> [Instructions for the task] Exactly repeat the full listing that follows.

> [Data for this task]
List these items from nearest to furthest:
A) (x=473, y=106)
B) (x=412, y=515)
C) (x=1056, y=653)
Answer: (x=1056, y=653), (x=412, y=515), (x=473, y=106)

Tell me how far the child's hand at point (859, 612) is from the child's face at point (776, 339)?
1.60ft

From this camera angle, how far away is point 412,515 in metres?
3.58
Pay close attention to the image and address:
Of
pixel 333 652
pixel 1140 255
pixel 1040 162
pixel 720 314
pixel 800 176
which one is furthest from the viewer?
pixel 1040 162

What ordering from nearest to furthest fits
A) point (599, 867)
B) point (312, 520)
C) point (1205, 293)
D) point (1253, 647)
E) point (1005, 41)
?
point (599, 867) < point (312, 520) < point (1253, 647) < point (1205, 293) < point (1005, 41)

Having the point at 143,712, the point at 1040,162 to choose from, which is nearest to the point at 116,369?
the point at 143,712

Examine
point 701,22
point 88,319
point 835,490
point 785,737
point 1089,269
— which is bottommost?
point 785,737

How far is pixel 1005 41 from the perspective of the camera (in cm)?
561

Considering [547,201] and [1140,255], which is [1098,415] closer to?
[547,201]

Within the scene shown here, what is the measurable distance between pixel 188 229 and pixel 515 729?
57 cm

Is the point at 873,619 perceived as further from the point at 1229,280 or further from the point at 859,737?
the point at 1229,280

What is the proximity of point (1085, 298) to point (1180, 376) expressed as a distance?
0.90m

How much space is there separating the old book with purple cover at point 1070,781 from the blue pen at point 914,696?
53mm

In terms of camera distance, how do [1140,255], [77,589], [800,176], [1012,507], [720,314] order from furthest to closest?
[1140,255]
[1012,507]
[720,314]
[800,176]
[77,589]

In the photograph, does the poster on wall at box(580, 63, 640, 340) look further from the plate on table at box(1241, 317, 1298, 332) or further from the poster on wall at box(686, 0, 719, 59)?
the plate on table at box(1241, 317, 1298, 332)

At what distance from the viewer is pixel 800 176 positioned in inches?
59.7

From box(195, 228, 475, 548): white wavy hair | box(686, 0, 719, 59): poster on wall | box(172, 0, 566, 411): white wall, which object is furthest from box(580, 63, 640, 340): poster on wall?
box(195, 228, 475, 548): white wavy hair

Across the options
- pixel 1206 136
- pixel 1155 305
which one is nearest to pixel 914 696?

> [Full response]
List these items from nearest to furthest:
A) (x=473, y=106)
B) (x=412, y=515)
C) (x=1056, y=653)
Answer: (x=1056, y=653), (x=412, y=515), (x=473, y=106)

Tell me how far the child's hand at point (859, 612) is from the child's face at point (776, 339)?
1.60ft

From this camera angle, how far away is point 412,515 in metres?
3.58
Pay close attention to the image and address:
Of
pixel 333 652
pixel 1140 255
pixel 1040 162
pixel 720 314
pixel 800 176
which one is furthest from the viewer?
pixel 1040 162

What ordering from nearest to furthest fits
A) point (599, 867)
B) point (312, 520)
C) point (1205, 293)
D) point (1253, 647)
E) point (1005, 41)
?
point (599, 867) < point (312, 520) < point (1253, 647) < point (1205, 293) < point (1005, 41)

Having the point at 143,712, the point at 1040,162 to choose from, which is nearest to the point at 116,369?
the point at 143,712

Examine
point 701,22
point 88,319
point 835,490
point 785,737
point 1089,269
— which is bottommost?
point 785,737

How far is pixel 1005 41 from the perspective of the camera (in cm)?
561

Considering [547,201] and [1140,255], which is [1098,415] closer to?
[547,201]

Within the scene shown here, what is the measurable distance between pixel 188 229 and pixel 515 729?
57 cm

Is the point at 873,619 perceived as further from the point at 1229,280 or further from the point at 859,737?
the point at 1229,280

What is the proximity of point (1085, 298) to point (1180, 376) expressed as a distance?
0.90m

How much space is there separating the old book with purple cover at point 1070,781 from the blue pen at point 914,696?
53mm

In terms of camera distance, how do [1140,255], [77,589], [800,176], [1012,507], [720,314] order from furthest to closest?
[1140,255]
[1012,507]
[720,314]
[800,176]
[77,589]

In the photograph, does the poster on wall at box(580, 63, 640, 340) look further from the plate on table at box(1241, 317, 1298, 332) or further from the poster on wall at box(686, 0, 719, 59)?
the plate on table at box(1241, 317, 1298, 332)

At what distance from the viewer is pixel 800 176 positioned in inches?
59.7

From box(195, 228, 475, 548): white wavy hair | box(686, 0, 719, 59): poster on wall | box(172, 0, 566, 411): white wall, which object is furthest from box(580, 63, 640, 340): poster on wall?
box(195, 228, 475, 548): white wavy hair

Across the options
- pixel 1206 136
- pixel 1155 305
which one is nearest to pixel 914 696?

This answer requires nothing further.